Tak Lagi Disinggahi Banyak Kereta Api, Solo Jebres Kini Terasa Lebih Sunyi

Stasiun Solo Jebres
Stasiun Solo Jebres

Lantaran menghemat biaya perjalanan pulang dari Jogja ke Malang, saya naik kereta api Matarmaja pada suatu hari.

Kereta ini tidak melewati Jogja sehingga saya harus menuju Solo terlebih dahulu. Apesnya, Matarmaja berhenti di Stasiun Solo Jebres. Kereta ini tidak berhenti di Stasiun Solo Balapan ataupun Purwosari.

Saya jarang sekali menemui kereta api yang berhenti di Solo Jebres. Terakhir kali, saat naik KA Majapahit dulu dari Malang, kereta ini singgah di stasiun yang berada di timur Surakarta itu.

Naasnya lagi, tidak ada tes screening Covid-19, baik GeNose maupun swab antigen di Stasiun Solo Jebres. Pihak KAI menyarankan saya lewat pesan pribadi agar saya melakukan tes tersebut di Stasiun Solo Balapan.

Untunglah, saya masih sempat melakukan tes GeNose di Stasiun Yogyakarta sebelum naik KRL ke Solo. Kereta Matarmaja yang sedianya akan saya naiki baru tiba jam 8 malam.

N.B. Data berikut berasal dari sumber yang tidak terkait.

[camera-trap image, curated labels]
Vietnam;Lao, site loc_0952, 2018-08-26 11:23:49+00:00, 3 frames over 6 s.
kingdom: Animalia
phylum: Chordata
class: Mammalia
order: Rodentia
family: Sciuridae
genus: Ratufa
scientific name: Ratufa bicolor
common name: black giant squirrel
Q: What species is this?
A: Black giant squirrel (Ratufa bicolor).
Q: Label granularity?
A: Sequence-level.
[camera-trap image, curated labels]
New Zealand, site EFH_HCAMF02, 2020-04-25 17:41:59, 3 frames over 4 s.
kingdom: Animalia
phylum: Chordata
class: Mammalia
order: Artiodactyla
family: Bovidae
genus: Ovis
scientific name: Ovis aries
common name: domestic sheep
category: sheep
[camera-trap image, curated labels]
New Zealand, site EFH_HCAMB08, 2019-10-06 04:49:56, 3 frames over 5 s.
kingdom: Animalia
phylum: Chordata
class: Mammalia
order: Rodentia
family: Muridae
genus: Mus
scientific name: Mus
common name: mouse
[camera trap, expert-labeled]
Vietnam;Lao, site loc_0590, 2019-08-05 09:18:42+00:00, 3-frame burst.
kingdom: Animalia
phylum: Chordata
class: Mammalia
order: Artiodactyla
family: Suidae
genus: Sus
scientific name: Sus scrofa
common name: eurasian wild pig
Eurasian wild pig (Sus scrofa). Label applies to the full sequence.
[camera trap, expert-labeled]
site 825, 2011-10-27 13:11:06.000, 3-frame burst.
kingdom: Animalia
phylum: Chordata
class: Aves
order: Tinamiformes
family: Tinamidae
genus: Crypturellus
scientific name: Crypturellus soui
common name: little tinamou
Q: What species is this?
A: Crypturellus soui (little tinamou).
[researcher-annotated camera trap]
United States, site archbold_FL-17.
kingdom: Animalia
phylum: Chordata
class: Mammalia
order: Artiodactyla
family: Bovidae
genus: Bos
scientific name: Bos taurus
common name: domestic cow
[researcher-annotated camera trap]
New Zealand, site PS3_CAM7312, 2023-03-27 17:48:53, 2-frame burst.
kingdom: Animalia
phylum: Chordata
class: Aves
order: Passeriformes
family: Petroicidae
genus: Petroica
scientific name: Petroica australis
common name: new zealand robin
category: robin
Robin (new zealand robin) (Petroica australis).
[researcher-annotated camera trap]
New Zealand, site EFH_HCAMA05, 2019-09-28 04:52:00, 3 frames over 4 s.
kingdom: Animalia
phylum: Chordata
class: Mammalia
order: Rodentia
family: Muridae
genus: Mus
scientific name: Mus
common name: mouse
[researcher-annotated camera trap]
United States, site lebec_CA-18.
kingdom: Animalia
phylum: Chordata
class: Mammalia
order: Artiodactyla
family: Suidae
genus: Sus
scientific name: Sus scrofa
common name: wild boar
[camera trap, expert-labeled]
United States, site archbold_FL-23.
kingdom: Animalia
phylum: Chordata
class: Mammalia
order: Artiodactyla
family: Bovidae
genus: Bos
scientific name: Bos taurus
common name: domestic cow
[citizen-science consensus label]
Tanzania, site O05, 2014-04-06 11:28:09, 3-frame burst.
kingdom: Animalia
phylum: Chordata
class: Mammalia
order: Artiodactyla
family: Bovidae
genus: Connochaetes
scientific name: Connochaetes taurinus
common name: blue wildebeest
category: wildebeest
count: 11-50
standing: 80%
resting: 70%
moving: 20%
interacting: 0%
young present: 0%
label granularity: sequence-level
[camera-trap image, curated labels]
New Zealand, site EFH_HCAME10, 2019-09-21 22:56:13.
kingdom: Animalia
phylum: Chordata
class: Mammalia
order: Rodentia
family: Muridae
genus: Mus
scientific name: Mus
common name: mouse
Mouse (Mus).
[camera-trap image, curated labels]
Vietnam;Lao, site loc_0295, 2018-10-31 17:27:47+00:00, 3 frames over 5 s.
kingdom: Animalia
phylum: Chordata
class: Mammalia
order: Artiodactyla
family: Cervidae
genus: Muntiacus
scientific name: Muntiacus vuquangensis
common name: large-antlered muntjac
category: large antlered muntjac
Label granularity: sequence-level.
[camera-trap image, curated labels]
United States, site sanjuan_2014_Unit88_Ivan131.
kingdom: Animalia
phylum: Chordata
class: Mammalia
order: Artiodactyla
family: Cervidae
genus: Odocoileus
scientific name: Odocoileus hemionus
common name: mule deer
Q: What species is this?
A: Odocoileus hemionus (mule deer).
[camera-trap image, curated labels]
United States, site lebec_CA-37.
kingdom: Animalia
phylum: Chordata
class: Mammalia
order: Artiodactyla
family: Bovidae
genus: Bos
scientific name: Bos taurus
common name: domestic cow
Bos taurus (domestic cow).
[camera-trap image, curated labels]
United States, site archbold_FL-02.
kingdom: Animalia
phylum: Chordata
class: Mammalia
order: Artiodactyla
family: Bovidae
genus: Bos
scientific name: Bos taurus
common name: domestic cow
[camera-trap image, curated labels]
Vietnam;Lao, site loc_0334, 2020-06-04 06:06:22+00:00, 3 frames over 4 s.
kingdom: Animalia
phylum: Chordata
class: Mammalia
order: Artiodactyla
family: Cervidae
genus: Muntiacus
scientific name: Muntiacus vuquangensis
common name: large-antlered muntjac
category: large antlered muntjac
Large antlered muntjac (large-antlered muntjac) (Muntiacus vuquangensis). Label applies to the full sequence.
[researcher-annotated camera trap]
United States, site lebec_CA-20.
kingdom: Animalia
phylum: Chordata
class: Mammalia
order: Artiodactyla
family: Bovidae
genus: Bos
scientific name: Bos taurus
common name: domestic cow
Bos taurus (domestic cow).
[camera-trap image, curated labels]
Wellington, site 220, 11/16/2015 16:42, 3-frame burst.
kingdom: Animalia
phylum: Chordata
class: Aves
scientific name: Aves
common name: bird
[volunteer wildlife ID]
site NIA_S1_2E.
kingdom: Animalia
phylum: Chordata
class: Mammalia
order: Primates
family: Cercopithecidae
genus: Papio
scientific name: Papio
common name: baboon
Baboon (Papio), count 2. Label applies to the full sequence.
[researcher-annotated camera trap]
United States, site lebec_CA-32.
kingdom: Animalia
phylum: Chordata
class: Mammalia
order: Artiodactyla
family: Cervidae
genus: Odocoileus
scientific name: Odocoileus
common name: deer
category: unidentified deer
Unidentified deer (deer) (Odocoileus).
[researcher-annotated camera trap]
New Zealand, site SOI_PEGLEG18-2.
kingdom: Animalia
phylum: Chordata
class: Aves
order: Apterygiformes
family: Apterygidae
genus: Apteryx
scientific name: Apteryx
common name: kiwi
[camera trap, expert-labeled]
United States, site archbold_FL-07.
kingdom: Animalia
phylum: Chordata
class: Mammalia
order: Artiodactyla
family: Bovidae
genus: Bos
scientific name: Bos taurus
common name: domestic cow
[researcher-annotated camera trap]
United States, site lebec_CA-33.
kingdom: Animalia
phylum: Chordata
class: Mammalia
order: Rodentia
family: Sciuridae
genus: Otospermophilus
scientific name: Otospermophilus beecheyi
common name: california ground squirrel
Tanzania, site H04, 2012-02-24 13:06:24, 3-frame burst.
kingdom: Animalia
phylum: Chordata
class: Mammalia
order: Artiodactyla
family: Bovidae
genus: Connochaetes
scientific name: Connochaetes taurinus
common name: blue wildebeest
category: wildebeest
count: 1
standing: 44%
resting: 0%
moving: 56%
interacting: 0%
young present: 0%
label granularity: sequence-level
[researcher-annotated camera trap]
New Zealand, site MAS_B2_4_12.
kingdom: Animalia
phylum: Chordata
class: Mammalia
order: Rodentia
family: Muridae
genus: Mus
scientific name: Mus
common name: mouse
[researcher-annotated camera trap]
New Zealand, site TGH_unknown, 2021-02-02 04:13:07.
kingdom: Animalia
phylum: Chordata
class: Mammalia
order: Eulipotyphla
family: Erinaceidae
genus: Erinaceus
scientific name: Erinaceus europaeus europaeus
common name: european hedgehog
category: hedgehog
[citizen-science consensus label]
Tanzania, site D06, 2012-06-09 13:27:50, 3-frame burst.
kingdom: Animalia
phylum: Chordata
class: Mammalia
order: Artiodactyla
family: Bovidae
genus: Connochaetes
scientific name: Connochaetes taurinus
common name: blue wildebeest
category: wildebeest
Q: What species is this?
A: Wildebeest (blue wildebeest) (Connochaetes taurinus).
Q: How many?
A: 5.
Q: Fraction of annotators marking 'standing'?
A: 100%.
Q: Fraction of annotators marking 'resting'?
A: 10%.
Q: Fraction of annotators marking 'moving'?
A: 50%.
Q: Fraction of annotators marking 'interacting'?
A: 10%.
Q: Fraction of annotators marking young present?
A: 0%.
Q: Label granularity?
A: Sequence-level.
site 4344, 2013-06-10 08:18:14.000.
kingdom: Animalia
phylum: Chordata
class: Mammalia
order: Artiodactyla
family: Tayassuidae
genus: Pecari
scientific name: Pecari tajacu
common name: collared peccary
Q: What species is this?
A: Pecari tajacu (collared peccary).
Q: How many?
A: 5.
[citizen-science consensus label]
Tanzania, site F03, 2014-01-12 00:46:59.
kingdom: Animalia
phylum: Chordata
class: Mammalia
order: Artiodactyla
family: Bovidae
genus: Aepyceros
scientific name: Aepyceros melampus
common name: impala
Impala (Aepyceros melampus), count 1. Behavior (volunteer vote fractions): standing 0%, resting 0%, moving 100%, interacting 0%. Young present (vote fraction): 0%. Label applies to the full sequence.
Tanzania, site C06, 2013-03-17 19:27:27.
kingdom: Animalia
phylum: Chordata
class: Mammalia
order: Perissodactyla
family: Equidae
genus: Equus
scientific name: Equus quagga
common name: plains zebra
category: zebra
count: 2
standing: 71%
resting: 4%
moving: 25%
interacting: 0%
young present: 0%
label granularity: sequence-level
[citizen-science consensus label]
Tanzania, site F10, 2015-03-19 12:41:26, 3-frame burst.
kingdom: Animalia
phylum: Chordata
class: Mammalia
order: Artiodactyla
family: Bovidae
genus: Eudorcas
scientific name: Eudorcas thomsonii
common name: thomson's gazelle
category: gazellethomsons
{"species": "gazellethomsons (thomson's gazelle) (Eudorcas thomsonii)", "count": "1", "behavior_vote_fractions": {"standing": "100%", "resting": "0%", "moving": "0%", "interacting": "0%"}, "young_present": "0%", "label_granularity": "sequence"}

Baca Juga: Berasa Kereta Pribadi, Suasana Sepi Mewarnai Perjalanan KRD Sidoarjo-Indro di Suatu Pagi
Setelah tiba di Solo sore hari dan makan Selat Solo sebentar, saya pun langsung menuju Stasiun Solo Jebres tepat setelah maghrib. Sesampainya di sana, saya kaget bukan kepalang. Stasiun ini bukan saja tak ada tanda-tanda kehidupan, tetapi saya seakan berada di cerita film yang mengisahkan tokohnya di sebuah tempat asing.

Saat saya berada di ruang tunggu, tak ada orang sama sekali. Loket tiket terlihat tutup. Hanya mesin cetak mandiri yang masih menyala. Suara gema anak-anak mengaji dari masjid sekitaran stasiun terdengar jelas. 

Loket Stasiun Solo Jebres
Loket tutup

Loket Stasiun Solo Jebres
Check in counter yang sepi

Loket Stasiun Solo Jebres
Ruang tunggu yang sepi

Tak ada petugas, tak ada tukang becak, tak ada tukang ojek, tiada porter, bahkan satu pun pedagang makanan atau minuman tak terlihat sama sekali.

Saya memutuskan untuk mengisi ponsel saya di tempat pengisian baterai yang sudah disediakan. Baru pertama kali ini saya merasa benar-benar sendiri dan seakan menguasai area stasiun yang begitu luas. 

Baca juga: Mencoba Naik KRL Jogja Solo Dulu Sebelum Terkendala Covid Varian Delta
Saya bisa selonjoran sebentar sembari menyantap menu makan. Selepas itu, saya pun menonton video Miss Universe dari tahun baheula hingga akhirnya bosan sendiri.

Lantaran sudah bosan bukan kepalang, saya pun akhirnya memutuskan untuk menuju bangunan utama yang terletak terpisah dari bangunan ruang tunggu dan loket. 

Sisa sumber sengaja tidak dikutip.